En 2006, un sondage international Gallup signalait que seulement 3 personnes sur 10 (36 % au Canada) croyaient que leur pays était gouverné selon la volonté de la population. Puis, dans un sondage international d’Ipsos, 74 % des individus (80 % au Canada) jugeaient que les grandes entreprises avaient trop d’influence sur les États, voire plus de pouvoir que les gouvernements. Une majorité était favorable au contrôle de la grande industrie par l’État.
Voici des exemples canadiens. En 2007, à une conférence de l’ONU, notre ministre de l’Environnement était accompagné par un représentant des pétrolières au lieu de députés et d’environnementalistes. Quoi d’autre! La Presse du 26 septembre 2008 signalait : «Le lobby du pétrole assiège Ottawa. De grandes pétrolières ont monopolisé plus de la moitié de toutes les réunions de ministres influents du cabinet Harper.» Et Le Devoir du 27 juin 2008 mentionnait qu’elles lançaient une campagne de «sensibilisation» : «L’industrie pétrolière veut équilibrer le débat.»
En 2008, à la Table ronde nationale sur l’environnement et l’économie, Harper a engagé un dirigeant de l’industrie du charbon pour le conseiller. Et, en pleine crise de la listériose, on apprenait qu’Ottawa céderait à l’industrie l’inspection des aliments. La déification du privé, quoi! Idem pour la fiscalité, ce que signalait La Presse du 26 février 2007 : «Rapport de l’Agence du revenu : Le fisc hésite devant les grandes entreprises.» Ils sont plus fringants avec d’autres. L’ancien vérificateur général du Canada, Denis Desautels, a dit en 1996 : «Les grandes entreprises sont à l’abri des contrôles.» Les contrôleurs sont probablement occupés ailleurs.

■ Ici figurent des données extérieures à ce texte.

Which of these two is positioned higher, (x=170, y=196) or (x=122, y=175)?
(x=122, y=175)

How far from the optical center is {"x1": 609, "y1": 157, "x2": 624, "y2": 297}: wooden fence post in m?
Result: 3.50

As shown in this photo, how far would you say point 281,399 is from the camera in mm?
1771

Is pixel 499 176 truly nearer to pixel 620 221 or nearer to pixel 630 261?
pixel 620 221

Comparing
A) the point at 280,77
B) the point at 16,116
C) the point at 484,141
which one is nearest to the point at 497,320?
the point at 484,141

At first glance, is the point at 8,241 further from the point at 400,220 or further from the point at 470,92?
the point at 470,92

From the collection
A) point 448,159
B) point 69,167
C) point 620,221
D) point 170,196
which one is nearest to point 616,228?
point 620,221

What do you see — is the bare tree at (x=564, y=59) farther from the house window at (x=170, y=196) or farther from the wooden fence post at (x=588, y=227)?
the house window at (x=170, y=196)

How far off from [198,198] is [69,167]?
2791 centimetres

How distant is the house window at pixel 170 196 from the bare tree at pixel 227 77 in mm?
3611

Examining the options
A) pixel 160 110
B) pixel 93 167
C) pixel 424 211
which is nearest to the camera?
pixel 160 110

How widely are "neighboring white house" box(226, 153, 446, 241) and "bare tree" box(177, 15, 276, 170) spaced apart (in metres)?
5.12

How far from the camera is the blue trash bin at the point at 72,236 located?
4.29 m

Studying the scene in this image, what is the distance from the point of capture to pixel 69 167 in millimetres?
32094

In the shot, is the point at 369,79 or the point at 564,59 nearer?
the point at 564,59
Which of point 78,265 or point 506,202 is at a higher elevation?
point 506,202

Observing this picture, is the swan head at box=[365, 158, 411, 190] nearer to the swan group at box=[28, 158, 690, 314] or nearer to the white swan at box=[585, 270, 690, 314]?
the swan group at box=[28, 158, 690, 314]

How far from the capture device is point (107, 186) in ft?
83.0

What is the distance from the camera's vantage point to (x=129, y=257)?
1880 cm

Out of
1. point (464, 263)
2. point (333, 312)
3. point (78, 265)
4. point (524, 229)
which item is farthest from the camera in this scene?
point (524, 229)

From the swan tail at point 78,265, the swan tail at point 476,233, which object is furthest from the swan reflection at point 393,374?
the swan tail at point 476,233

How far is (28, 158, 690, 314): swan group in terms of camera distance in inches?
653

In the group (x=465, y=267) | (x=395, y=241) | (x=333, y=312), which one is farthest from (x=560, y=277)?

L’emploi abusif d’abris fiscaux quasi- frauduleux fait perdre des revenus importants au gouvernement, et les subventions aux entreprises sont des bars ouverts, avait-t-il aussi signalé.
Les milliards engloutis dans les paradis fiscaux et les fraudes fiscales nous permettraient de financier nos services publics. Mais les élus préfèrent fermer les yeux sur ces crimes ignobles afin d’affamer nos services publics et prétendre que l’État est fauché. Ces malfrats ont ensuite le culot de réclamer la privatisation et la tarification des services publics. À les écouter, ils fraudent pour le bien des générations futures et par solidarité. Rien ne changera, les ignares et les franchisés continueront à clamer que ce sont les écologistes et les syndicats qui mènent.